(Extracted records)
=====
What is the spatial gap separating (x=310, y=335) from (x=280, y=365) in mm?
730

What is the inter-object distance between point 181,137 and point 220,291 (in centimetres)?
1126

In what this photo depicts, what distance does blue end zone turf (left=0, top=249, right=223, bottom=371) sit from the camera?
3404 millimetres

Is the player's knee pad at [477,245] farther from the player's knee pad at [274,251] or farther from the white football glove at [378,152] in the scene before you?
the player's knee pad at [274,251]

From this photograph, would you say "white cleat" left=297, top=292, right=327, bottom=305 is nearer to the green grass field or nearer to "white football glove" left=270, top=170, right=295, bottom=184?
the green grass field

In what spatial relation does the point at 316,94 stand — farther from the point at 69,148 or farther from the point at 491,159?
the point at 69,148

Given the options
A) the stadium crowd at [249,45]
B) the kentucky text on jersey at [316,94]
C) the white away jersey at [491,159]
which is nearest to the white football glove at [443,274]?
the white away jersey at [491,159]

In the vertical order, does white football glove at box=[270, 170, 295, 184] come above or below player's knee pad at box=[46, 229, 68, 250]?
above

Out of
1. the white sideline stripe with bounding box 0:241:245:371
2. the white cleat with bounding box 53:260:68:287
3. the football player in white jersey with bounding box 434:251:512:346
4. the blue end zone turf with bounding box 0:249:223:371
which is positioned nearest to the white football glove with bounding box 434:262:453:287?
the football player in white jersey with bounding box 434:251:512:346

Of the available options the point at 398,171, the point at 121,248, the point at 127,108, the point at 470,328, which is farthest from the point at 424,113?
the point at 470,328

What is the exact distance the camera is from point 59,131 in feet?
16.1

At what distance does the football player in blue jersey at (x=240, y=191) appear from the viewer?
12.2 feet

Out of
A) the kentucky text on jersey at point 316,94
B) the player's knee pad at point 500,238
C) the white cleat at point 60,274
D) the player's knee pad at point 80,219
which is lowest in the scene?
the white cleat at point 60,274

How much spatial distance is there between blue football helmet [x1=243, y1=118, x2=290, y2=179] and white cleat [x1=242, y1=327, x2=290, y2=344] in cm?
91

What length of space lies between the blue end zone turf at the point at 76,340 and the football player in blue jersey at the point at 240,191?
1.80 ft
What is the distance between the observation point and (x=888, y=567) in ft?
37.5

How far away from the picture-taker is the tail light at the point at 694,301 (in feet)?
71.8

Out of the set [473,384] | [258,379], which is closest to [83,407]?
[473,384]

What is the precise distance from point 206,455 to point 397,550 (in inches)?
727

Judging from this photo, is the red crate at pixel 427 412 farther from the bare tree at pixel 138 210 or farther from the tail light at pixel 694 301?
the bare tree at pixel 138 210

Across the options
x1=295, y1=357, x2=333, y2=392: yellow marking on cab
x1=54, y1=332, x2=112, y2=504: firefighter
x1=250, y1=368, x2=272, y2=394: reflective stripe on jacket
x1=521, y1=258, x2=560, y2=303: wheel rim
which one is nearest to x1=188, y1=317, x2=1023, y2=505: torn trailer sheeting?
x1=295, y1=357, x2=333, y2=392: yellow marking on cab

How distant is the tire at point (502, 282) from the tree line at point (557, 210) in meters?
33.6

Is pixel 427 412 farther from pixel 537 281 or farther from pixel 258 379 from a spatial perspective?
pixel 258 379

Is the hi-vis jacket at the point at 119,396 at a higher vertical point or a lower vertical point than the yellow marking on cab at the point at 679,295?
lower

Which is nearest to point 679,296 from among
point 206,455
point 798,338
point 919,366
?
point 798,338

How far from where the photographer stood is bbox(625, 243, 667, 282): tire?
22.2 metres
=====
Task objective:
Present every line of the items above as a numbered list, skipping the blank lines.

Written response:
1. What is the spatial gap separating (x=310, y=335) from (x=280, y=365) in mm?
2. 730
3. What is the inter-object distance between point 181,137 and point 220,291 (in centimetres)?
4. 1126
5. In what this photo depicts, what distance does blue end zone turf (left=0, top=249, right=223, bottom=371) sit from the camera?
6. 3404 millimetres
7. Is the player's knee pad at [477,245] farther from the player's knee pad at [274,251] or farther from the white football glove at [378,152] in the scene before you?
8. the player's knee pad at [274,251]
9. From this photograph, would you say "white cleat" left=297, top=292, right=327, bottom=305 is nearer to the green grass field or nearer to "white football glove" left=270, top=170, right=295, bottom=184?
10. the green grass field
11. In what spatial relation does the point at 316,94 stand — farther from the point at 69,148 or farther from the point at 491,159?
12. the point at 69,148
13. Given the options
14. A) the stadium crowd at [249,45]
15. B) the kentucky text on jersey at [316,94]
16. C) the white away jersey at [491,159]
17. which is nearest to the white football glove at [443,274]?
18. the white away jersey at [491,159]
19. In the vertical order, does white football glove at box=[270, 170, 295, 184] come above or below player's knee pad at box=[46, 229, 68, 250]?
20. above
21. Out of
22. 1. the white sideline stripe with bounding box 0:241:245:371
23. 2. the white cleat with bounding box 53:260:68:287
24. 3. the football player in white jersey with bounding box 434:251:512:346
25. 4. the blue end zone turf with bounding box 0:249:223:371
26. which is positioned nearest to the white football glove with bounding box 434:262:453:287?
27. the football player in white jersey with bounding box 434:251:512:346
28. Of the available options the point at 398,171, the point at 121,248, the point at 127,108, the point at 470,328, which is farthest from the point at 424,113?
29. the point at 470,328
30. What is the exact distance the camera is from point 59,131 in feet?
31. 16.1
32. At what distance does the football player in blue jersey at (x=240, y=191) appear from the viewer?
33. 12.2 feet
34. Out of
35. A) the kentucky text on jersey at point 316,94
36. B) the player's knee pad at point 500,238
37. C) the white cleat at point 60,274
38. D) the player's knee pad at point 80,219
39. which is lowest in the scene?
40. the white cleat at point 60,274
41. How much spatial distance is there between blue football helmet [x1=243, y1=118, x2=290, y2=179] and white cleat [x1=242, y1=327, x2=290, y2=344] in cm?
42. 91
43. What length of space lies between the blue end zone turf at the point at 76,340 and the football player in blue jersey at the point at 240,191?
44. 1.80 ft
45. What is the distance between the observation point and (x=888, y=567) in ft?
46. 37.5
47. How far away from the picture-taker is the tail light at the point at 694,301 (in feet)?
48. 71.8
49. Out of the set [473,384] | [258,379], which is closest to [83,407]?
50. [473,384]
51. What is the precise distance from point 206,455 to point 397,550 (in inches)?
52. 727
53. Judging from this photo, is the red crate at pixel 427 412 farther from the bare tree at pixel 138 210 or farther from the tail light at pixel 694 301?
54. the bare tree at pixel 138 210
55. Across the options
56. x1=295, y1=357, x2=333, y2=392: yellow marking on cab
57. x1=54, y1=332, x2=112, y2=504: firefighter
58. x1=250, y1=368, x2=272, y2=394: reflective stripe on jacket
59. x1=521, y1=258, x2=560, y2=303: wheel rim
60. which one is nearest to x1=188, y1=317, x2=1023, y2=505: torn trailer sheeting?
61. x1=295, y1=357, x2=333, y2=392: yellow marking on cab
62. How distant is the tire at point (502, 282) from the tree line at point (557, 210) in meters?
63. 33.6
64. Is pixel 427 412 farther from pixel 537 281 or farther from pixel 258 379 from a spatial perspective?
65. pixel 258 379
66. Is the hi-vis jacket at the point at 119,396 at a higher vertical point or a lower vertical point than the yellow marking on cab at the point at 679,295?
67. lower
68. Which is nearest to point 679,296 from among
69. point 206,455
70. point 798,338
71. point 919,366
72. ?
73. point 798,338
74. How far from where the photographer stood is bbox(625, 243, 667, 282): tire?
75. 22.2 metres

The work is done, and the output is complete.